* [Teks yang Disediakan]
PERJANJIAN BAKU DALAM ASAS KEBEBASAN BERKONTRAK

Pada dasarnya terdapat pembatasan dalam asas kebebasan berkontrak yakni:
a.       Pasal 1320 ayat (1) KUHPerdata menentukan bahwa perjanjian tidak sah apabila dibuat tanpa adanya sepakat dari pihak yang membuatnya. Ketentuan ini memberikan petunjuk bahwa hukum perjanjian dikuasai oleh “asas konsensualitas”.
Maka kebebasan suatu pihak untuk menentukan isi perjanjian dibatasi oleh sepakat pihak lainnya atau dapat dikatakan bahwa asas kebebasan berkontrak dibatasi oleh asas konsensualitas
b.      pasal 1320 ayat (2) KUHPerdata disebutkan bahwa kebebasan untuk membuat suatu perjanjian dibatasi oleh kecakapan.

* [Daftar Tugas]
A: Apa saja yang muncul tepat sesudah frasa "dibatasi oleh" dalam teks tentang perjanjian baku di atas? Sebutkan semuanya.
B: Teruskan bagian berikutnya dari teks tentang perjanjian baku dan asas kebebasan berkontrak, mulai sesudah kalimat terakhirnya.

* [Bahan yang Disediakan]
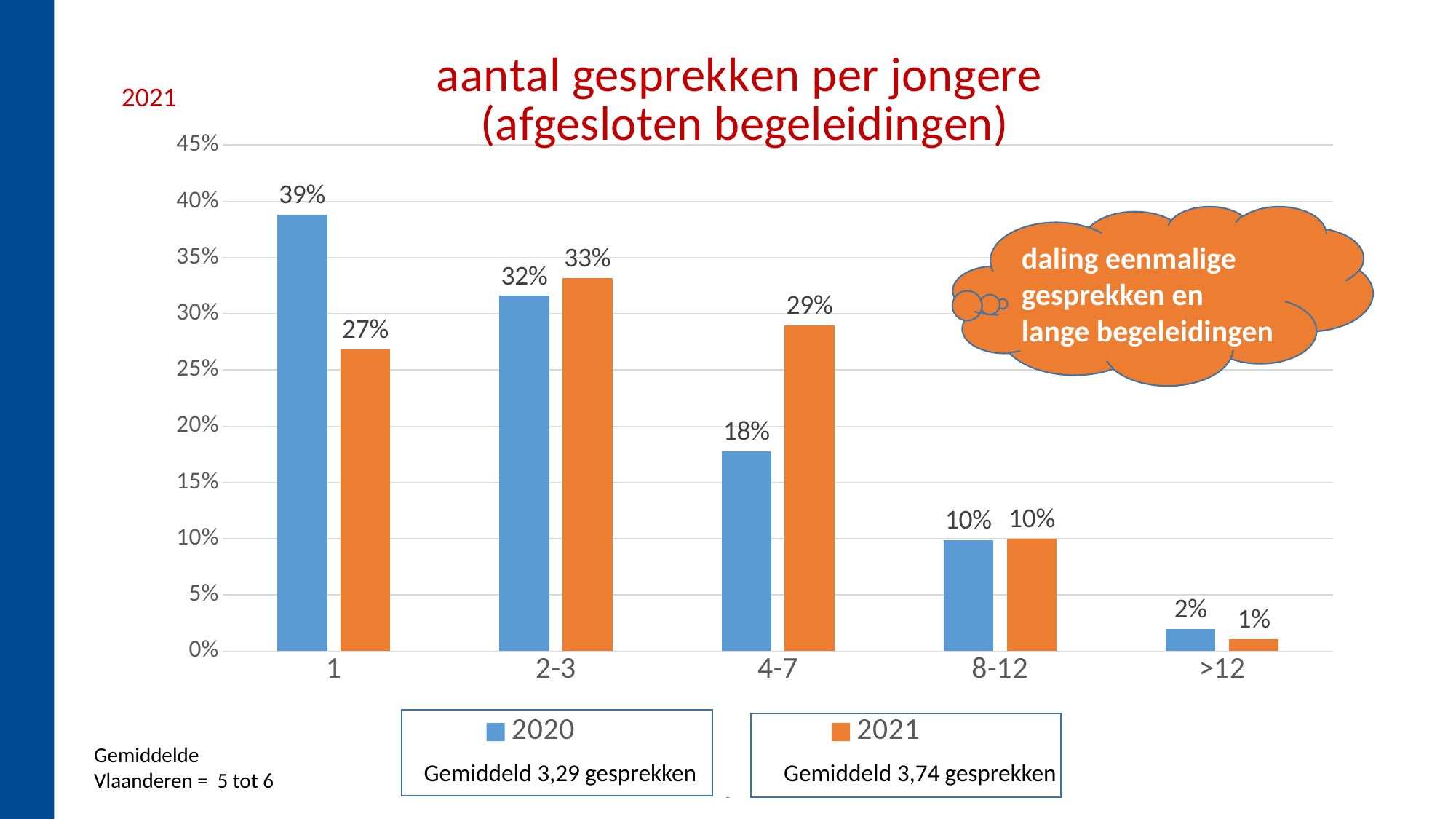
Is the 2021 value for the category "2-3" greater or less than 30%? greater Which category has the highest value for the 2020 series? 1 What is the value for 2021 in the category ">12"? 1% What is the title of the chart? aantal gesprekken per jongere (afgesloten begeleidingen) How many series does the legend list? 2 What kind of chart is shown on the slide? bar chart Which is larger in the category "4-7": the 2020 value or the 2021 value? 2021 Which category has the lowest value for the 2021 series? >12 What is the value for 2021 in the category "4-7"? 29% How many categories are shown on the x axis? 5 What is the value for 2020 in the category "1"? 39% What is the difference between the 2020 and 2021 values in the category "1"? 12%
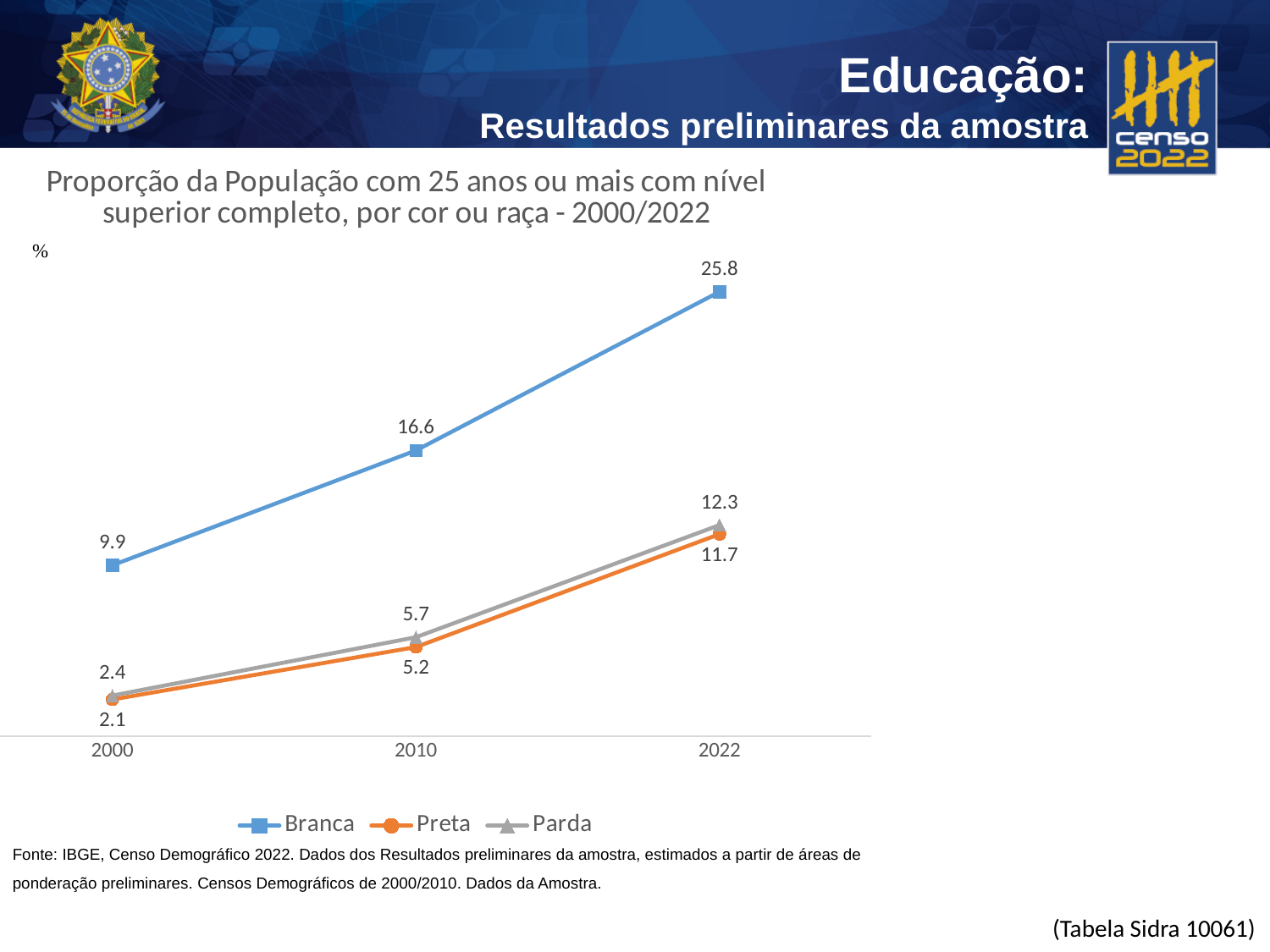
Which series has the lowest value in 2000? Preta What is the difference between Parda and Preta in 2022? 0.6 Which is larger, the Branca value in 2010 or the Parda value in 2022? Branca value in 2010 Which series has the highest value in 2022? Branca How many series does the legend list? 3 What is the value for Branca in 2022? 25.8 What is the value for Parda in 2010? 5.7 How many years are shown on the x axis? 3 What is the difference between the Branca values in 2022 and 2000? 15.9 What is the value for Preta in 2022? 11.7 What is the value for Branca in 2000? 9.9 What kind of chart is shown on the slide? Line chart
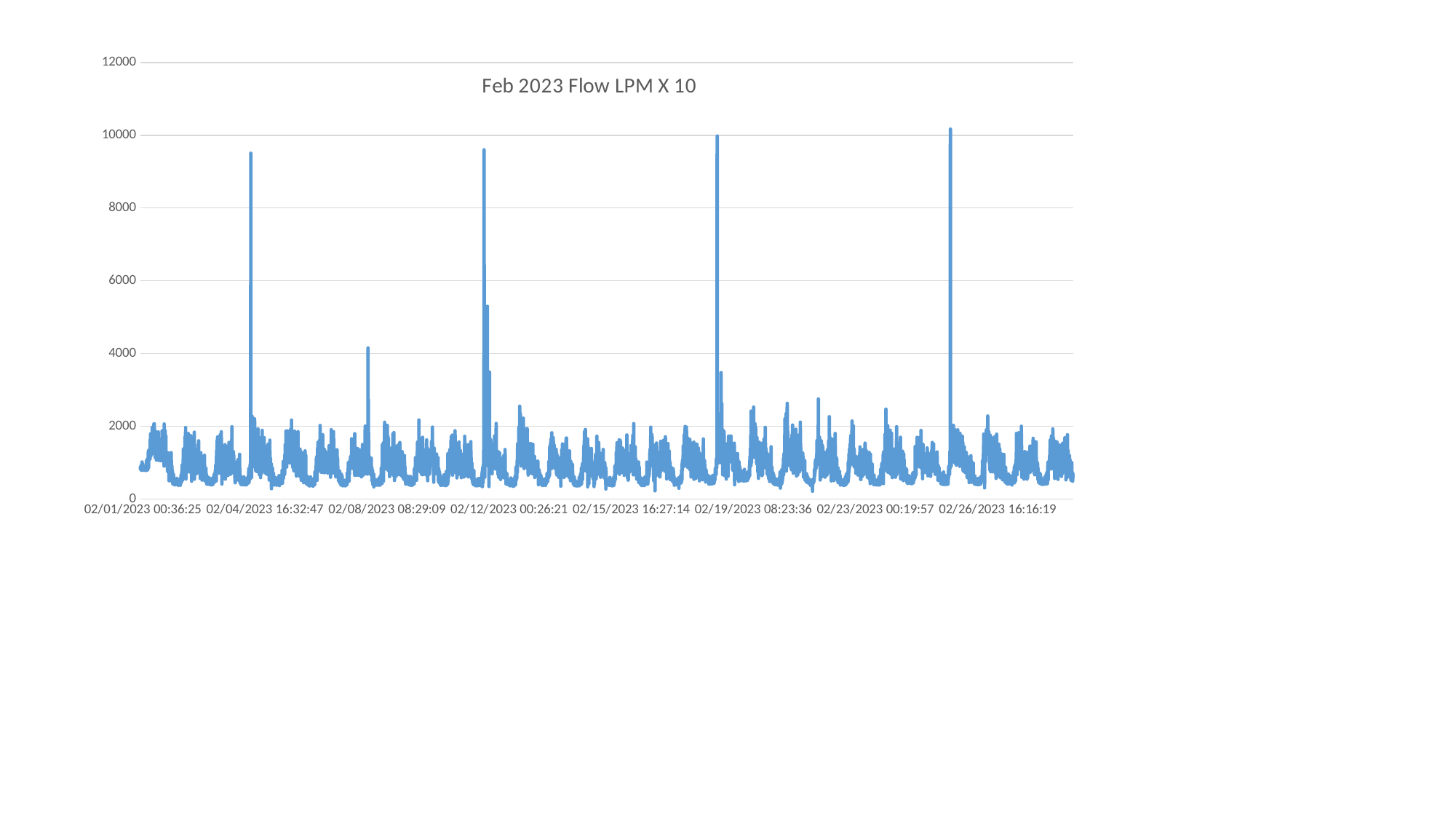
Is the spike near 02/08/2023 greater or less than 2000? greater What is the highest value shown on the vertical axis? 12000 Is the spike near 02/08/2023 greater or less than 6000? less What is the first date label shown on the horizontal axis? 02/01/2023 00:36:25 Is the tallest spike on the chart greater or less than 8000? greater Which is larger, the spike near 02/04/2023 or the spike near 02/08/2023? the spike near 02/04/2023 How many spikes on the chart rise above 8000? 4 What is the title of the chart? Feb 2023 Flow LPM X 10 What kind of chart is shown on the slide? line chart Which is larger, the spike near 02/26/2023 or the spike near 02/08/2023? the spike near 02/26/2023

* [Jawaban per Nomor]
A:
1. sepakat pihak lainnya
2. asas konsensualitas
3. kecakapan

B:
c.       Pasal 1320 ayat (4) juncto Pasal 1337 KUHPerdata menentukan bahwa para pihak tidak bebas untuk membuat perjanjian yang menyangkut kausa yang dilarang oleh undang-undang atau bertentangan dengan kesusilaan baik atau bertentangan dengan ketertiban umum.

Oleh karenanya kontrak standar tidaklah melanggar Azas Kebebasan Berkontrak seperti yang terdapat pada Pasal 1320 Juncto 1338 KUHPerdata. Artinya konsumen masih diberikan hak untuk menyetujui/ take it atau menolak perjanjian yang diajukan kepadanya/ leave it.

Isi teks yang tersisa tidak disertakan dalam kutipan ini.